Stone Temple Pilots


It never rains in Southern California – den ganzen Tag hatten düstere Wolken den Blick auf das sonnige San Diego an der Grenze zu Mexiko versperrt. Doch am späten Nachmittag meinte es der kalifornische Wettergott doch noch gut mit den leicht geschürzten Hippie-Kindern, die den Universitäts-Distrikt in Massen belagerten. Die heimatlichen Helden hatten gerufen, und alle kamen.

Daß böse Zungen immer noch behaupten, die Stone Temple Pilots hätten L.A. kurz vor ihrem Durchbruch nur verlassen, weil sie am Sunset Strip nur eine Durchschnitts-Band unter vielen geblieben wären, scheint ihre zahlreichen Anhänger wenig zu kümmern. Genauso wenig, wie sie sich für die Vorgruppen Redd Kross und Meat Puppets interessieren. Obschon alte Hasen im Indie-Zirkel, die von den Pilots als richtungweisend bezeichnet werden, schütteln zu ihren Klängen nur ein paar Eingeweihte das gepflegte Langhaar. So gehen zwei Bands, die tatsächlich eine Alternative zur herkömmlichen Rockmusik darstellen, im Dämmerlicht von San Diego mehr oder weniger unter.

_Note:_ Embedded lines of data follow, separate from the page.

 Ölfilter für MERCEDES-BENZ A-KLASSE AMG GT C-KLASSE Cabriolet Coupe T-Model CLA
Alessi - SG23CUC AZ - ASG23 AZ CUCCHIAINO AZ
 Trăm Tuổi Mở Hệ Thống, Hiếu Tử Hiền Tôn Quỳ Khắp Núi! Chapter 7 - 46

Erst als die Dunkelheit sich vollständig über die ausverkaufte Open-Air-Arena gesenkt hat, erhebt sich die auffallend jugendliche Menge wie auf ein geheimes Kommando hin von der? Sitzen. Denn nun sind sie da, ihre Helden. Und schon wenige Minuten später wird klar, daß die Stone Temple Pilots im zweiten Jahr des Erfolgs die immer wieder gezogenen Vergleiche mit Pearl Jam aus der Welt schaffen wollen. Lead-Sänger Scott Weilands Bühnenpräsenz jedenfalls hat nicht das geringste gemein mit Eddie Vedders peinigendem Aggressions-Abbau. Mit Fliegenbrille und fiesem Grinsen ist Weiland eher Bonos kleiner, aufsässiger Bruder – arrogant, selbst-ironisch und dabei alles andere als ein Betrachter der eigenen Seelen-Pein.

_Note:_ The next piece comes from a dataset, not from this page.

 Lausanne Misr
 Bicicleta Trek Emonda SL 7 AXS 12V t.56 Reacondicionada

Fast scheint es, als machten sich die Stone Temple Pilots über alles lustig, was ihrem eigenen Image anhaftet. So ist ihre Antwort auf Batikhemden und Nickelbrillen im Publikum eine meterhohe psychedelische Lavalampe, die sich als Bühnendekoration einfach prächtig eignet. Dann bekommt das MTV-Publikum (und damit ein beträchtlicher Teil der Plattenkäufer) sein Fett ab. Im Zuge einer ausgedehnten Unplugged-Session in der Mitte der Show räkeln sich die Pilots bei Kippen und Bier in einem vollständig eingerichteten Biedermeier-Wohnzimmer.

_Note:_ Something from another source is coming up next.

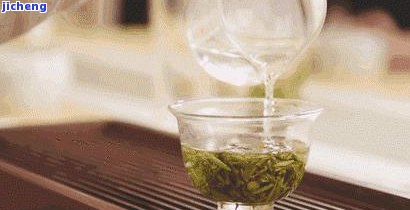 怀孕是不是能喝茶叶水？专家解答孕期饮茶须知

Der Unterhaltungswert zählt bei dieser Darbietung allemal mehr als ihre musikalische Qualität. Letztes Jahr noch weigerten sich die Stone Temple Pilots, mit Aerosmith auf Tour zu gehen. Doch wenn Weiland und seine Mannen auch nur ansatzweise das Durchhaltevermögen von Tyler & Co. an den Tag legen, dann sind sie auf dem besten Weg, eine Neuauflage ihrer beargwöhnten Kollegen zu werden: eine schlichte aber massenhaft verkaufende Rockband, die mit einem außergewöhnlichen Frontmann für beste Unterhaltung sorgt. Ums Entertainment ist s in San Diego nach einer Stunde besonders gut bestellt. Mit den Worten „it’s time for the hits now“ kündigt Weiland patzig den besten Teil der Show an. Denn jetzt folgen STP-Erfolge wie „Flush“ und „Sex Type Thing“ im Schnelldurchlauf.

Und ob sie’s nun wollen oder nicht: An diesem Abend stehen die Stone Temple Pilots Bon Jovi allemal näher als Fugazi. Was für Weiland den Vorteil hat, daß er und seine Mitstreiter wahrscheinlich so richtig reich und berühmt werden – und das dann auch wieder vollkommen zu Recht.